▶ [What you need to do] From the line with "From the given choices" through the final line, transcribe the material below character for character; include no other lines.

....

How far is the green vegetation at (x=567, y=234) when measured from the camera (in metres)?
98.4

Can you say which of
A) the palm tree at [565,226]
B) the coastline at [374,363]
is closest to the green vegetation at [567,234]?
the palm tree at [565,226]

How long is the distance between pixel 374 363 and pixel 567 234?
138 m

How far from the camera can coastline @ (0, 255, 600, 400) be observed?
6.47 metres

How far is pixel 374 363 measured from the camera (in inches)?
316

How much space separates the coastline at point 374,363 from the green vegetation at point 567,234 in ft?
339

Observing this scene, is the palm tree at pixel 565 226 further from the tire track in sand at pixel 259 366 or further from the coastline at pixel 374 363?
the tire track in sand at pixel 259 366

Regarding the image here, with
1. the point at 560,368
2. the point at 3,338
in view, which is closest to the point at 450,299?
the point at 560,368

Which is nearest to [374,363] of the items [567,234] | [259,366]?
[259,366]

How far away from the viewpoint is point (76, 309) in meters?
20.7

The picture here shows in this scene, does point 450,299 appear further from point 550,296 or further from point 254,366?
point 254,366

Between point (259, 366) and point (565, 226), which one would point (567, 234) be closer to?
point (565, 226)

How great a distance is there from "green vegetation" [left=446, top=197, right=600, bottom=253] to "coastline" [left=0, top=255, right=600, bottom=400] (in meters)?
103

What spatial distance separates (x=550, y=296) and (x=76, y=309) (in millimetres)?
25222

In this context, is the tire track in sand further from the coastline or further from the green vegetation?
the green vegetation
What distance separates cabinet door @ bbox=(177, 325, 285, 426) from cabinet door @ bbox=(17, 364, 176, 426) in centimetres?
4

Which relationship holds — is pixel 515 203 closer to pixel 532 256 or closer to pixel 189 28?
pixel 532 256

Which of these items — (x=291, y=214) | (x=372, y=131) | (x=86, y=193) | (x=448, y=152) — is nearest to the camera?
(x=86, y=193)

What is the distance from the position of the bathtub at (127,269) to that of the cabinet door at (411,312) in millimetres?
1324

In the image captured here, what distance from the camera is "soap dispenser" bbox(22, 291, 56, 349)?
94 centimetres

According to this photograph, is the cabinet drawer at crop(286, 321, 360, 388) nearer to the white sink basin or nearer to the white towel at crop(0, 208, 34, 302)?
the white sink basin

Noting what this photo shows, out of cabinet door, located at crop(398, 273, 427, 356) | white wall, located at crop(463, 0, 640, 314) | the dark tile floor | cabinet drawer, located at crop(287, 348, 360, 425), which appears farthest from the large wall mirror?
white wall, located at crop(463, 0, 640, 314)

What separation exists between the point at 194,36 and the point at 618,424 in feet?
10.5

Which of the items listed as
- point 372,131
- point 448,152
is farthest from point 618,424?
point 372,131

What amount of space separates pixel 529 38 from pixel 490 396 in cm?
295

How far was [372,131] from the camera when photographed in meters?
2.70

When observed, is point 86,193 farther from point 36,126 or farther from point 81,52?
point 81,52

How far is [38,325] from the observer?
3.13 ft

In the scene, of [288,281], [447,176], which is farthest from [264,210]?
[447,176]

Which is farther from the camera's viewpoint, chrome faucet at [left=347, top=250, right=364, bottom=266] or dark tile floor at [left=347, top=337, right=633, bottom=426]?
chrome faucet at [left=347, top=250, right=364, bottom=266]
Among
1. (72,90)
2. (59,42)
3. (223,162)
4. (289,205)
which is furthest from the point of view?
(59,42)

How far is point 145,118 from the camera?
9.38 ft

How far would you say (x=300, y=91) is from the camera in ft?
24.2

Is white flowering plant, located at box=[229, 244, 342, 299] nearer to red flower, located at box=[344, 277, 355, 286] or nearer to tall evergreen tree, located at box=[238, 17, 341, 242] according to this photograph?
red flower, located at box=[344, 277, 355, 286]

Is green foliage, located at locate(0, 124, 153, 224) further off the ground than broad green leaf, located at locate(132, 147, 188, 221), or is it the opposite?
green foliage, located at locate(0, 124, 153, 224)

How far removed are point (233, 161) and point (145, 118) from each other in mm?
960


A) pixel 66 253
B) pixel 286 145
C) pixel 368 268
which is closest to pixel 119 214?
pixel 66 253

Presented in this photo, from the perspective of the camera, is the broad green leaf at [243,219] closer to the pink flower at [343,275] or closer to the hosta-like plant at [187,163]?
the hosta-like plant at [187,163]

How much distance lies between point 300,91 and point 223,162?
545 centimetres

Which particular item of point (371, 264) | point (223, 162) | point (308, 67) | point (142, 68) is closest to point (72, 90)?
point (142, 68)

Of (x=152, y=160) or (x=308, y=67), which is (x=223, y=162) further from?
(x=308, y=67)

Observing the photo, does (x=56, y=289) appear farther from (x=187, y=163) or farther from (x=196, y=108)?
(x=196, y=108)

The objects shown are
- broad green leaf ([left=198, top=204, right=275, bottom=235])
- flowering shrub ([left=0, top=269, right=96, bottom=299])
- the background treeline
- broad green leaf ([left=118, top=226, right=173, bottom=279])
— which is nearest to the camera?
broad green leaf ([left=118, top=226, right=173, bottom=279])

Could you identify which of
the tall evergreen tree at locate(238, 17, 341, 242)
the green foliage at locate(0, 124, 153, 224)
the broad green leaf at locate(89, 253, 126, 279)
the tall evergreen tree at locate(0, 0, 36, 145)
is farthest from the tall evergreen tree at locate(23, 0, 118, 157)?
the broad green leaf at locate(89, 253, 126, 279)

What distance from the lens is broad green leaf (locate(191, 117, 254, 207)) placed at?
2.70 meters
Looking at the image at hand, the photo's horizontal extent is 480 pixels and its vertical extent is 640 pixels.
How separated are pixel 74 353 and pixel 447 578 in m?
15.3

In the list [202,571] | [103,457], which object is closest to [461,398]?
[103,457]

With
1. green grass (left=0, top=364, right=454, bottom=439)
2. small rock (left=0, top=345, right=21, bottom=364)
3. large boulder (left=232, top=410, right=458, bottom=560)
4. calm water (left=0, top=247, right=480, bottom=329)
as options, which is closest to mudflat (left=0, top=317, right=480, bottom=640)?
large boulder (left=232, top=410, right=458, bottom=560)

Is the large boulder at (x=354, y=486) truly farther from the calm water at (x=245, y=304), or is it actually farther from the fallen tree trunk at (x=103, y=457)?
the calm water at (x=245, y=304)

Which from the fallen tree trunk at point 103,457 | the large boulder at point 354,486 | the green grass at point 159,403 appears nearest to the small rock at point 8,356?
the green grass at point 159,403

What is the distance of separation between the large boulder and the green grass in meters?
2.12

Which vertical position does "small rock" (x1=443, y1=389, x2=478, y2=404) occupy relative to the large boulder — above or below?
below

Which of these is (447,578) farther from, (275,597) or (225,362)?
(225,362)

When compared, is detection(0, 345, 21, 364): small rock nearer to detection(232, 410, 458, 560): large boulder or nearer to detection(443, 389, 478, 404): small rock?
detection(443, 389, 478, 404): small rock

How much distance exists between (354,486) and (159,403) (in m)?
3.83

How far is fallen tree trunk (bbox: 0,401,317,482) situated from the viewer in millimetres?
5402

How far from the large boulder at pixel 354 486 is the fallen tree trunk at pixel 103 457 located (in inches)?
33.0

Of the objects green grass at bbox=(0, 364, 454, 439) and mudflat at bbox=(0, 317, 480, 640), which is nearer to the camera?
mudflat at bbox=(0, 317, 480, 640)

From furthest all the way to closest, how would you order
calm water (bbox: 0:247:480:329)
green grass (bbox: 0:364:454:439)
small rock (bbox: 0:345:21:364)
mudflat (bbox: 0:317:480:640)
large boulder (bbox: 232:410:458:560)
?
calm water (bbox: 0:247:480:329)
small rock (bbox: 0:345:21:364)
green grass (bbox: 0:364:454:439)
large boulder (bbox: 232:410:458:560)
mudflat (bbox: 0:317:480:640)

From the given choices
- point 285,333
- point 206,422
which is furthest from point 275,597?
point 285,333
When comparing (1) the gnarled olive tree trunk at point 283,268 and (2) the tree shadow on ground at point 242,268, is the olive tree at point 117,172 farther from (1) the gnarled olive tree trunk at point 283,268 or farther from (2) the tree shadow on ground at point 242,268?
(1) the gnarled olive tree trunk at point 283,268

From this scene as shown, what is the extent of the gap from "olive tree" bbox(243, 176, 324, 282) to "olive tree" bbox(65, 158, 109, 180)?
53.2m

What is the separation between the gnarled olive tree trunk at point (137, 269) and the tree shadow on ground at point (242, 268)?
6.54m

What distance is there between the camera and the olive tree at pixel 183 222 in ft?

....

▶ [Output for this exercise]
From the given choices
- point 285,333
- point 206,422
which is furthest from point 275,597?
point 285,333
When comparing (1) the gnarled olive tree trunk at point 283,268 and (2) the tree shadow on ground at point 242,268, is the olive tree at point 117,172 farther from (1) the gnarled olive tree trunk at point 283,268 or farther from (2) the tree shadow on ground at point 242,268?
(1) the gnarled olive tree trunk at point 283,268

From this scene as shown, what is the extent of the gap from "olive tree" bbox(243, 176, 324, 282) to "olive tree" bbox(65, 158, 109, 180)?
53.2m

What is the separation between the gnarled olive tree trunk at point (137, 269) and the tree shadow on ground at point (242, 268)?
6.54m

What distance is there between the camera and the olive tree at pixel 183 222 in ft?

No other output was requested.